No telling what caused that slip into dialect. I can only try to prevent its recurrence.

Yesterday morning’s ride was more exciting than usual, unfortunately, as I flatted out just 2km from the house. It was the rear wheel, and there were some sizeable cuts in the tire, and I was on a bit of a deadline, so rather than fight with a tube I might or might not be able to repair on the fly, I called for the sag wagon. And called, and called. My cell was acting flaky in the extreme, and no one was picking up when it would work. But I finally got through and got rescued. Had to come home, change, get in the truck and race to work. When I got there, I had two crises going on at once and some passive-aggressive crap from my staff that didn’t sit too well as I tried to get things aligned for a critical meeting that I had to race up the Northway to get to.

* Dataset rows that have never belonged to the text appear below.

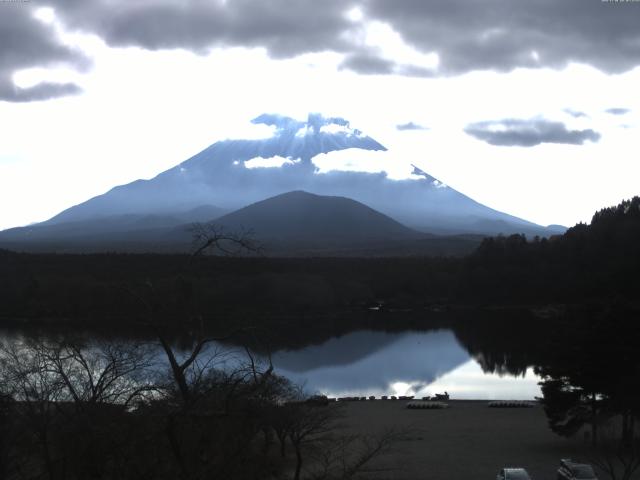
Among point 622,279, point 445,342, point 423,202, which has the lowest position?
point 445,342

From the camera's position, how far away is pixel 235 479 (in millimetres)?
4406

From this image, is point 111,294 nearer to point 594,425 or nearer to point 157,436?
point 594,425

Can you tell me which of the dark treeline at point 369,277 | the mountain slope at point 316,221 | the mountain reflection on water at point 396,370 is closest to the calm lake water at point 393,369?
the mountain reflection on water at point 396,370

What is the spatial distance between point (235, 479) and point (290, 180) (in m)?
156

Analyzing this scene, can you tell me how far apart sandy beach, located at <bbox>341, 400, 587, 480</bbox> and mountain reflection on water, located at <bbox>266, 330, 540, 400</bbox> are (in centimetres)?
321

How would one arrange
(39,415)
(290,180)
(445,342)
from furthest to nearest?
(290,180)
(445,342)
(39,415)

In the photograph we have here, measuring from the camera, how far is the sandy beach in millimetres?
10656

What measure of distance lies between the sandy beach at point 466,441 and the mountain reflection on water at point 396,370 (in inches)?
126

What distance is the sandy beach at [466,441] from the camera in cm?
1066

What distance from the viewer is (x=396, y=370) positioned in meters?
24.7

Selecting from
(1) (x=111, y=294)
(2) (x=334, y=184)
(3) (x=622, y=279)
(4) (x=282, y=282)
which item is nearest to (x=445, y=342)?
(3) (x=622, y=279)

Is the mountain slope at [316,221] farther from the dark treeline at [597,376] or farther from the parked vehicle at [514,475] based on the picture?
the parked vehicle at [514,475]

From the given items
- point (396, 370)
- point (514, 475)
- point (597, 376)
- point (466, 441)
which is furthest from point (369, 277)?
point (514, 475)

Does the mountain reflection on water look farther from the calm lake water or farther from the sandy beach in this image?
the sandy beach
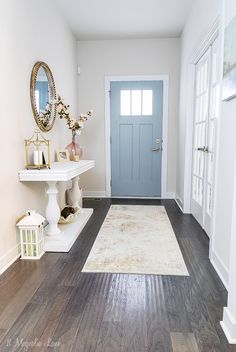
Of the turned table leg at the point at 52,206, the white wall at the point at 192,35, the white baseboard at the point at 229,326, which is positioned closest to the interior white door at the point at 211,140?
the white wall at the point at 192,35

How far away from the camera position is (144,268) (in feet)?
6.89

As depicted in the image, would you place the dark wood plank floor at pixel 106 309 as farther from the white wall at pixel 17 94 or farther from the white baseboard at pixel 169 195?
the white baseboard at pixel 169 195

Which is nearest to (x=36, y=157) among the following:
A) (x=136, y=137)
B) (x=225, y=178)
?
(x=225, y=178)

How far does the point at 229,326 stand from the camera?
137 centimetres

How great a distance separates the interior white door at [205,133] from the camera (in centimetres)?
268

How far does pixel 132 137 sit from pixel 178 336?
11.8 feet

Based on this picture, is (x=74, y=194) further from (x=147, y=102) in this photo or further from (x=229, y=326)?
(x=229, y=326)

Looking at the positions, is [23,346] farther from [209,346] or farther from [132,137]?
[132,137]

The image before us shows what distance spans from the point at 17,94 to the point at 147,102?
2.67 m

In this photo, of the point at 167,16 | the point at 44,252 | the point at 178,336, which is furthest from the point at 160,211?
the point at 167,16

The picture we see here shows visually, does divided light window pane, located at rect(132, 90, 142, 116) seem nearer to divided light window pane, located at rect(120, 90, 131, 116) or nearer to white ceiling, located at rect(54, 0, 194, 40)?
divided light window pane, located at rect(120, 90, 131, 116)

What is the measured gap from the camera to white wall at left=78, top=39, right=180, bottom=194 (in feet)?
14.5

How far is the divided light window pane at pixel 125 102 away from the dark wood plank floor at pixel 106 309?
A: 2.96 m

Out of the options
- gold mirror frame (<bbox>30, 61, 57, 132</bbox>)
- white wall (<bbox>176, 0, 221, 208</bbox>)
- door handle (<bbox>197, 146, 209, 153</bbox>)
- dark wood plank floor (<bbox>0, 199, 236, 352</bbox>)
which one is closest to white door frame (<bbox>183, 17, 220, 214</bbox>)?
white wall (<bbox>176, 0, 221, 208</bbox>)
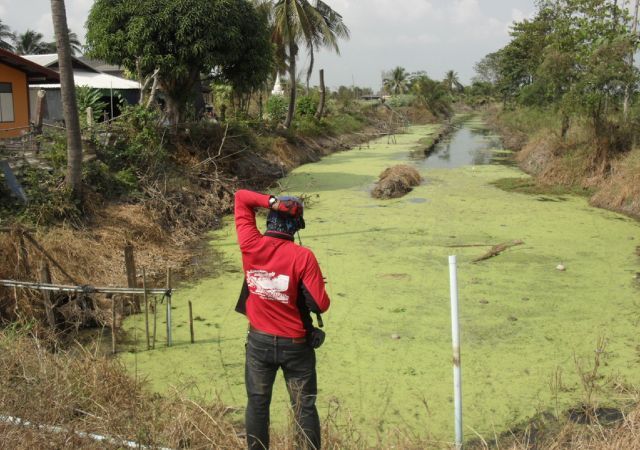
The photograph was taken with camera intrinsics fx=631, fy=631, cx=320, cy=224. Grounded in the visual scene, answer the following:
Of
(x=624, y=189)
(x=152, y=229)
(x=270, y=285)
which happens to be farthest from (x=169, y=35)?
(x=270, y=285)

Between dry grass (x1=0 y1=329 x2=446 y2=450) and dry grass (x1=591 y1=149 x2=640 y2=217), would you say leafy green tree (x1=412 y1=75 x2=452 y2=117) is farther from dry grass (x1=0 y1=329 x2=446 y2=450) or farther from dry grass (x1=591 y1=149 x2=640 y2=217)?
dry grass (x1=0 y1=329 x2=446 y2=450)

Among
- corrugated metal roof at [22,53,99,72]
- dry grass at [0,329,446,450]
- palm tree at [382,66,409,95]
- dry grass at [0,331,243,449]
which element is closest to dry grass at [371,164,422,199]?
dry grass at [0,329,446,450]

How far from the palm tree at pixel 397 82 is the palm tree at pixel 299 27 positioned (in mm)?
38915

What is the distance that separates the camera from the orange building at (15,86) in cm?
1547

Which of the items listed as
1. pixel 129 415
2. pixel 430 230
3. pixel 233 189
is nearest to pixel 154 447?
pixel 129 415

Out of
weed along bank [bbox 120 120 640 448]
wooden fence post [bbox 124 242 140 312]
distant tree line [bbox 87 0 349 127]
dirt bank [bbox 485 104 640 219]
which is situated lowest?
weed along bank [bbox 120 120 640 448]

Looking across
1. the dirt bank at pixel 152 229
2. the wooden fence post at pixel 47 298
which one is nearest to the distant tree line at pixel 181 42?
the dirt bank at pixel 152 229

I actually exploded, which doesn’t happen too often. Good to put the fear of leadership in people every now and then, anyway. But the whole day went that way. Today was much improved (and I fixed the flat no problem), but I was listening to some Weakerthans tonight and heard the opening line from “Leash””Had one of those daysWhen you wanna try heroin,Drunk driving, Some form of soft suicideSitting in silence andStaring at ceilings Or peeling the paint off Of things to confide” And thought, that was so yesterday.